I was extensively interviewed in this documentary on the Christie Mullins case. The episode was very stylishly done.
January 25, 2017
Mary Tyler Moore died today at age 80. She was an extremely talented, intuitive actress (comedy and drama) with no formal training. Had a great sense of timing. Not all of the MTM episodes hold up today; some are dated or a little silly, but many if not most were very good, and almost all had some belly laughs. TV comediennes like Jennifer Aniston, Tina Fey, and Julia Louis-Dreyfus can trace their roots to her.
She definitely had a dark side that the public and even co-workers often didn't see (it pre-existed the fallout from the death of her son). It was memorably on display in the film "Ordinary People." It sprang from an unhappy childhood that she never fully forgot. She could be difficult to work with, at least in later years, on less successful ventures than her hit shows, and she did not hesitate to criticize the creative personnel whom she felt let her down. She was a complex, multifaceted woman who could veer between sunny and overcast. “I’m like a chameleon in that I take on the colors of success or failure, happy or sad, depending on what’s going on, or how it seems to be going on,” she once explained.
She was quite private and reserved, but had a strong, indomitable streak, as evidenced by her long bout with Type 1 diabetes and shooting herself up with insulin twice a day for years. Many people have Type 2 diabetes, and it's a serious thing, but it is not nearly as debilitating as Type 1.
Her animal rights activism was real, and ahead of its time, like her vegetarianism.
Over the years I've interviewed lots of showbiz people, and I would say she was very much like many of them: someone who became an actor to escape or obscure her private life. Great actors really are a different breed from you and me; they absolutely crave--indeed, can't live without--that attention that comes from being on stage or before the camera. She certainly was that way.

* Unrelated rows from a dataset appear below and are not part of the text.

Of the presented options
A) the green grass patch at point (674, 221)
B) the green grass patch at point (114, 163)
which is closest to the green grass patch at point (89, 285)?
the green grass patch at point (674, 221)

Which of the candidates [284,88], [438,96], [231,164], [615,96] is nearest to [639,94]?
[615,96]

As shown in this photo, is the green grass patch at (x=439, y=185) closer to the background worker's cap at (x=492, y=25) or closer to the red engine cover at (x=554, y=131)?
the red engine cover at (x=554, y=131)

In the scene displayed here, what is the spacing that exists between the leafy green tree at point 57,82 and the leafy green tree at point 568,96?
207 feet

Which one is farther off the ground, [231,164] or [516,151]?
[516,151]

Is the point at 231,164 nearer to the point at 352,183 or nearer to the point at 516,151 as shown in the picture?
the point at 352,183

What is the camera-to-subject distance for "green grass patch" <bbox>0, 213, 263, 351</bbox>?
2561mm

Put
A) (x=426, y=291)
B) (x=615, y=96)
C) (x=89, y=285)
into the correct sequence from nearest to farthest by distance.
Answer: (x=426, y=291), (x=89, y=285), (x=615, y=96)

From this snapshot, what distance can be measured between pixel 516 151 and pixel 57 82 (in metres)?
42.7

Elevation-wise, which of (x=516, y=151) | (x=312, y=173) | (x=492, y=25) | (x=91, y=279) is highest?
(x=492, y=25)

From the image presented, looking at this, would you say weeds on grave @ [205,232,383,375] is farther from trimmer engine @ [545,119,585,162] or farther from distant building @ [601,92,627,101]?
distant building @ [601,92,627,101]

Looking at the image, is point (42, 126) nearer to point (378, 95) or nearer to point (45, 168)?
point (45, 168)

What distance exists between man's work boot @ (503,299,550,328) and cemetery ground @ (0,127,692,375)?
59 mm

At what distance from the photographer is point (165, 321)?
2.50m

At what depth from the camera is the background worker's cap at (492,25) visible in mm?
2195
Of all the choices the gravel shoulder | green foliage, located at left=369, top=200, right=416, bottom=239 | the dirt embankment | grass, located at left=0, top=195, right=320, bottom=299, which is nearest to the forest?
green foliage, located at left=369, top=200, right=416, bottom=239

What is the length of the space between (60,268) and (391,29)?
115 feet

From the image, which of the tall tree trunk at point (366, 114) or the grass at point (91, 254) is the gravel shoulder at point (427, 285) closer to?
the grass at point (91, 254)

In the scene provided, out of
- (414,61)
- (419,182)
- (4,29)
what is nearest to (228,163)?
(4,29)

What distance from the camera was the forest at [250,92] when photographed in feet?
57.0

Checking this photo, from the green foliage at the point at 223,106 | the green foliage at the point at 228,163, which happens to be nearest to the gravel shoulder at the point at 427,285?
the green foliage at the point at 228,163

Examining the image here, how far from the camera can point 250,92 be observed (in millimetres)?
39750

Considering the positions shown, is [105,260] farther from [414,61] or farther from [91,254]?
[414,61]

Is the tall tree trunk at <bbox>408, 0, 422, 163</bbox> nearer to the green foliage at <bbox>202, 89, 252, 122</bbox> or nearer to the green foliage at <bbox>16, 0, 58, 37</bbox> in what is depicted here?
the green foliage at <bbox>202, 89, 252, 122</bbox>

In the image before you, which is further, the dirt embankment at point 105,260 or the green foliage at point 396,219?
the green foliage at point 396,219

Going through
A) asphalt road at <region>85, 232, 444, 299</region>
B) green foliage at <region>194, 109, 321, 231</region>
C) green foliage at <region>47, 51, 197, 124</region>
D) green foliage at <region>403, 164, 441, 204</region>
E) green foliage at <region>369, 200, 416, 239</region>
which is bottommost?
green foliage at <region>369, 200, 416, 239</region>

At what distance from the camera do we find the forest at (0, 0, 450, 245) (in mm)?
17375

Asked once how she would like to be remembered, Moore responded, “as somebody who always looked for the truth, even if it wasn’t funny.” To her, the truth was that life is a mixture of joy and sorrow. She was, as she described herself, a “devotee of laughter and tears,” and said that if asked to choose between making people laugh or cry she would be unable to do so.
That is why her most famous tour de force as an actress came in an award-winning sixth season episode of The Mary Tyler Moore Show entitled “Chuckles Bites the Dust.” (https://www.youtube.com/watch?v=ihLJrcS8lsg).https://www.youtube.com/watch?v=ihLJrcS8lsg). Ranked # 1 by TV Guide in its 1997 list of “The 100 Greatest TV Episodes of All Time,” it is the best thing she ever did. In it, the oft-mentioned but seldom seen character Chuckles the Clown, dressed as a peanut in a local circus parade, is killed when a rogue elephant tries to shell him. The freak accident becomes the source of macabre jokes among the WJM newsroom staff, except for Mary, who fails to see the humor in the clown’s demise and admonishes her co-workers to show some respect for the dead.
But then, at the funeral, she suddenly breaks out in quiet giggles during the reverend’s eulogy at the mention of various characters Chuckles created (“Mr. Fee-Fi-Fo,” “Billy Banana,” “Aunt Yoo-Hoo”). She receives looks of disapproval from the other, somber mourners, including the same people who were cracking jokes earlier. Mary tries to mask her escalating snickers as coughs and throat clearings until, unable to suppress it any longer, she lets loose with loud guffaws. The reverend asks her to stand and, instead of scolding her as we might have anticipated, tells her to laugh if she feels like it—that nothing would have made Chuckles happier, that he hated to see people cry. “So go ahead, my dear, laugh for Chuckles,” he says, at which point Mary bursts into uncontrollable, full-throated sobs.
She didn’t have to choose between laughter and tears after all.